The intervention comprised of a supervised home-based unilateral strength training plus MT programme. Training positioning was consistent with positioning at outcome measure data collection and a previous similar cross-education study [20]. The participant was seated in a chair with back support (knee joint angle at 120°). The LA lower limb was strapped into a custom designed ankle brace securing the ankle joint at a 100° angle (10° plantarflexion) (Fig. 1). Following a warm-up of unilateral submaximal isometric contractions of the LA limb, the main part of the training programme consisted of four sets of five maximal effort isometric ankle dorsiflexion contractions performed with the LA limb only. Contractions were held for five seconds with five seconds rest between repetitions and three minutes’ rest between sets. The same protocol was followed three times per week for four weeks (12 sessions). To ensure correct technique and protocol compliance each session was supervised by two therapists.

The participant is set up with the training (less-affected) limb strapped into the isometric strengthening ankle brace with the reflection of the same limb in the mirror placed between the participant’s legs. The more-affected limb is hidden behind the mirror and placed in the same position as the training limb.

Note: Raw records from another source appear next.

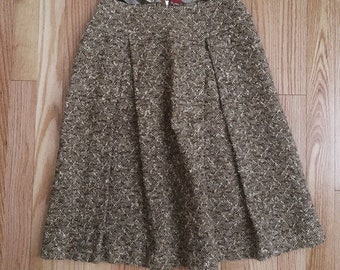 Vintage 1960s A-line brown tweed skirt sz small
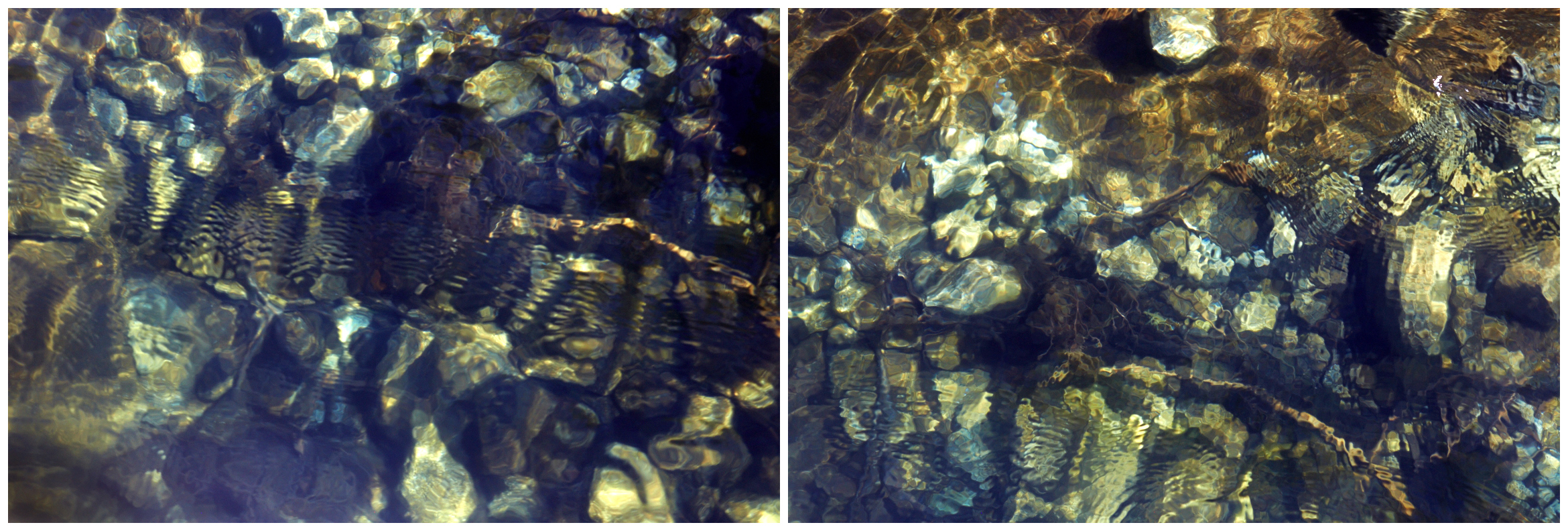 RIVER ROCK DYPTYCH.jpg
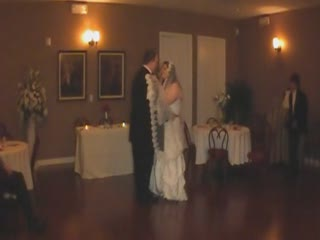 More first dance.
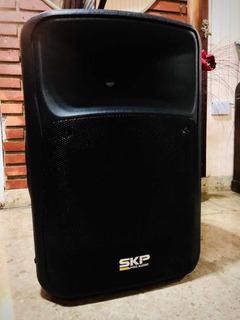 Parlante Potenciado Bluetooth Skp/ Sk-5pbt Usb 500w 101db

Maximal isometric contractions allow for strength training at the highest intensity which is associated with the greatest cross-education of strength effects [29]. Frequency and intensity were chosen according to maximal strength training guidelines [30]. The participant was instructed to observe the reflection of the LA limb in the mirror while training. Verbal cues were given to “Go” and to “Rest” to ensure timely contractions and rest periods. Consistent verbal cues to contract as hard and as fast as possible and to focus on the reflection in the mirror and were given throughout each training session. To avoid Valsalva during contractions, correct breathing technique was explained prior to commencing each session and monitored throughout the session by the attending therapists.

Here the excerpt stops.